Echo de menos morder tu sonrisa, sentir tu mirada recorrerme sedienta, perder mis manos entre tu pelo, bucear hambrienta en tus labios…

Echo de menos dejarme llevar mientras nos miramos, mientras charlamos, mientras jugamos, mientras nos amamos…

Acabamos de separarnos pero aunque te echo de menos, yo se que no te has ido, porque estas en mi piel que aún huele a ti.

A veces creo que sueño sobre tu cuerpo quemado y caliente y palpitante; vivo de ése amor abierto.

A veces creo que sueño cuando te enredo en mis manos cansado y perezoso, exigente y febril.

A veces siento tu mente cubrirme como un manto, mi dios, mi niño con hambre, mi hombre sin cielo, te siento tan adentro…
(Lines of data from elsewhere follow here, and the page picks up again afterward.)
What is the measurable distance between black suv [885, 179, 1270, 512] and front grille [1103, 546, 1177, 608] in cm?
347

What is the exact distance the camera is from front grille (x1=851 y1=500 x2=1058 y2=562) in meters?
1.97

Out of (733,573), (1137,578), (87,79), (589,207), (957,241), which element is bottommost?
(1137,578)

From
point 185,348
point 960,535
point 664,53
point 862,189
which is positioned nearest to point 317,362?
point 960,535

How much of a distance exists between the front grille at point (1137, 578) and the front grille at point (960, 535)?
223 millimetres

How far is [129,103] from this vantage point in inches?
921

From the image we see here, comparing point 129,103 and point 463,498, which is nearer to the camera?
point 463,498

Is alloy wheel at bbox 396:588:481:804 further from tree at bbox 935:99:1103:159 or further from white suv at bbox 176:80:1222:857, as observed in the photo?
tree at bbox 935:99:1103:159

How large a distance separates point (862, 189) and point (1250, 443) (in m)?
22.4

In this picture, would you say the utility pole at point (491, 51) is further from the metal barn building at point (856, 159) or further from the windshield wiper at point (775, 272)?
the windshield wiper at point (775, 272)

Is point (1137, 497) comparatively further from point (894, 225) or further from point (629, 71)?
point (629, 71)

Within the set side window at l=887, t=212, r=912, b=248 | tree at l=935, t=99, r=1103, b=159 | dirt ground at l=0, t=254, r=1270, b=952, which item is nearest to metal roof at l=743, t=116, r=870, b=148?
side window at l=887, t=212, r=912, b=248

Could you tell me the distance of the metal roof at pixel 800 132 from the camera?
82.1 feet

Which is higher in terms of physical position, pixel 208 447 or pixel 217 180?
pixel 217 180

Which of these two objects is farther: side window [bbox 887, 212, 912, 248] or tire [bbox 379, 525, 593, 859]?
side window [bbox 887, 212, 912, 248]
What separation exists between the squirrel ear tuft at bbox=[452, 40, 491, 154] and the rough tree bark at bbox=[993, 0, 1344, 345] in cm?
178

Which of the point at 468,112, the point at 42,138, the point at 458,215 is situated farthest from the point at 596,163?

Dos personas distintas, dos mundos distintos, dos vidas distintas, jugar a atreverse, un beso fortuito, deseo contenido, explosion de los sentidos; tus manos, tu olor, tu sabor; dos cuerpos que se descubren sin restricciones, sin prejuicios, sin pudores, excitan su mutua imaginacion y sus mentes se abandonan impetuosamente dejandose arrastrar por la pasion que les estalla dentro…

Te echo de menos, y mis dedos quieren besarte y tu no estás para leerme.

Te echo de menos, pero al menos, palparte con la mente es una sensacion bendita.